Should the public school pay for a private tutor? Part 2 - National special education

Should the public school pay for a private tutor? Part 2 - National special education

This was an excellent post, with more to come. I highly recommend it to anyone who is starting out in advocating for your child. Or for anyone facing adversity in getting your child's needs met through the school district. If you don't end up facing unethical school personnel, great!  If you do, you will know what is happening, and you will have some ways to deal with the situations that keep your child from getting the education they deserve.

We've have recently changed our methods, and this post explains our current methods and why we ended up here very clearly.

Monday, November 8, 2010

Check, Check, and Recheck (the paperwork that is)
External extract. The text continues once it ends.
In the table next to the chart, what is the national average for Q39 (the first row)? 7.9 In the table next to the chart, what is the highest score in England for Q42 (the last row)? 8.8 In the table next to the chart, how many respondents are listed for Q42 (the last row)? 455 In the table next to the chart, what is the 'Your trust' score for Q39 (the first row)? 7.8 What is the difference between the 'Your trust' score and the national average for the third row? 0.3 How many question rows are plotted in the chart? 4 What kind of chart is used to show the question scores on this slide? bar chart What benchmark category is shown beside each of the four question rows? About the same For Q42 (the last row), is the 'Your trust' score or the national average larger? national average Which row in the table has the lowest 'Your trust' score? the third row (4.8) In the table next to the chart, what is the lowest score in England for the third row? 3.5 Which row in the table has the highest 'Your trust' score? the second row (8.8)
We had some issues around our last IEP meeting - specifically the district had a "pre-IEP meeting" which isn't necessarily a problem, but in this instance it probably was.  Especially since we know they had one before our last Triannual IEP meeting and made some pretty significant changes to what the district personnel was going to recommend.  We saw a report from before the meeting that suggested she maintain her current speech and then another report dated two days later (right after the meeting) that recommended a decrease in services by 75%.
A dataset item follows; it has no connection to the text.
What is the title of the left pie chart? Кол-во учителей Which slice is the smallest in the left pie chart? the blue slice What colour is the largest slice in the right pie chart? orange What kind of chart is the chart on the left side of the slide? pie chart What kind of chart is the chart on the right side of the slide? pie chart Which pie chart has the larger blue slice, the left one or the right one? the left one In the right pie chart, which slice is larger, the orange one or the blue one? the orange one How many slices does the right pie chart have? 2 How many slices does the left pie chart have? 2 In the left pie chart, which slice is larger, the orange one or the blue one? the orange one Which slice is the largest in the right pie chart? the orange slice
This time our lawyer sent a letter and confronted the situation and they swore up and down they were allowed to do what they were doing, except that they were discussing current levels and that was supposed to be discussed with us, the parents, there.  They were also probably discussing placement since that was what the meeting was about - though they deny it.  They also deny that they took any notes or received any reports over a two hour meeting.  The worst offense was probably discussing how to change reports or how to present information in a way that makes it sound like things are other than they are.  This whole thing seemed pretty fishy to us given that we knew what they had done at the last meeting.  Does that sound fishy to you?  It sure did to us.  They also deny that they generated anything in writing or electronically (like e-mail) though we were told that there was an e-mail sent out.  
So, I requested all paperwork for the last eight months, and amazingly, there was only one e-mail in the whole pile of paperwork - it was from me to them - and I can guarantee I sent and received at least 50 e-mails in the last eight months. There were no notes about phone calls or pre-meeting notes, nothing.  Also strangely absent were Megan's behavioral evaluations.  So I started looking at what I already had, and I had not noticed that I had two copies of the report dated 2/28/2010.  Under summary and recommendations there were two different sets of writing.  The one said that the aide working with my daughter was not sufficient, that she should be replaced with a person who had been trained by the ABA company.  The second basically said everything was just fine.  Then, in June, the next report (which was not included in the paperwork but should legally have been included) said again that the company's aide should be in the classroom since the classroom aide was not getting the job done.

Doesn't this make you wonder what else may have been changed without our knowledge to be more district friendly?  Doesn't it also make you wonder what else is missing from our records since those reports and almost all e-mail that I KNOW of is messing?

I'm constantly learning about things that I need to be checking more often, and now, paperwork is on that list.  I suppose it would be wise to request updated paperwork every 6-12 months, just to keep up on what is in the file.  It will also be vital to me that I check everything handed out at the IEP against reports I have been given previously.  Apparently you never know when things will be changed.  Check, check, and recheck.